I haven’t saved the day but I haven’t lost it either. I haven’t planted any more garden or pot up more seedlings. However, I have watered them. I’ve checked my lilies for scarlet lily beetles and dusted them with diatomaceous earth as well as dusting the earth around the lilies. So far that is helpful. I’m slowly learning that I am a person who can do smalls only. I am incapable of being a cyclone. I don’t have that kind of energy. My smalls do add up.

Lauguidity

I hate the feeling of dread, of putting off things I should be doing or should have done. I can’t really identify what it is that I’m putting off. I don’t want to either. I would have to do it then, wouldn’t I. So I rather sit with this discomfort, this dread till it passes somehow. I wash the breakfast dishes, sweeps the dust off the floor and now here I am, at the keyboard.

Thoughts are not flowing. The words are hard to come by. I feel languid. I feel limp. My iMac freezes again and I’m on my laptop. My second cup of tea is almost finished.

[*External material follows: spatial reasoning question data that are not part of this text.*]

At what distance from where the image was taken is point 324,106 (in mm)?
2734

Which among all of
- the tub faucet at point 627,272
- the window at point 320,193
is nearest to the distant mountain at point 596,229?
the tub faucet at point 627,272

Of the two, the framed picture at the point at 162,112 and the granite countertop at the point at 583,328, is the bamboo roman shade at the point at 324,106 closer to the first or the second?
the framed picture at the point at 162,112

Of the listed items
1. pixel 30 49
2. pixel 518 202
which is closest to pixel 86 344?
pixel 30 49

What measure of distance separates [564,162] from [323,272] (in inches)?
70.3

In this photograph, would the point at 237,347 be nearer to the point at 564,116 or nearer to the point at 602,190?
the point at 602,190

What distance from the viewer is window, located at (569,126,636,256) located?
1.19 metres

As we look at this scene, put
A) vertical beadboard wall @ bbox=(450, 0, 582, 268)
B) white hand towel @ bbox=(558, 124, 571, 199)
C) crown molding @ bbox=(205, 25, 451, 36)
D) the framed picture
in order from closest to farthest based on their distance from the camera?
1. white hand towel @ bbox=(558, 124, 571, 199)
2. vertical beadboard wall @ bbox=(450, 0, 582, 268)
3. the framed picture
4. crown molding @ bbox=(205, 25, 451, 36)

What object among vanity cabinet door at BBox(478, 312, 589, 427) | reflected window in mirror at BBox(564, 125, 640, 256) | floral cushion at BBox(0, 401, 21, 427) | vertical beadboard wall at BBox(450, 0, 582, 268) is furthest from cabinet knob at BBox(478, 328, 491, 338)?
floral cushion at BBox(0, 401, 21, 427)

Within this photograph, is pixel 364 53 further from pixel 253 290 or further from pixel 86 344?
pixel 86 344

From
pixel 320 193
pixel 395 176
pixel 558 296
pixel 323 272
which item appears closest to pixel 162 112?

I’m using tea to fill in the gaps like I used to use cigarettes. At least it has no bad side effects except increased trips to the bathroom. I’m restless. I move to the deck and repotted some tomato seedlings. I’m not sitting stuck.

I cut some tulips and elephant ear blooms from my flowerbed to take to mom’s grave this afternoon. I put them in water and stuck them in the cooler to keep fresh. I head out to London Drugs to get a bath mat for my father. While there, I also got a new pair of sunglasses. I made sure that the bottom of the lenses does not touch my face, leaving their mark long after taking them off. The next stop, The Asian Market for incense sticks and josh paper. Not sure whether we will use them but I will have them. The last stop was to get a potted geranium for mom. It will last a while longer than the tulips. Mom loved flowers.


That was yesterday. Another year. Another Mother’s Day. Now it’s a reminder that my mother is no longer here, a reminder that it’s the day before that she fell and broke her hip and the downward spiral to her final resting place 5 months later. I suppose I am grieving, not only for her but for all of life. I have had more than a few regrets, of roads not taken. I have to live with it all somehow, someway. I am no Frank Sinatra. I didn’t do it my way.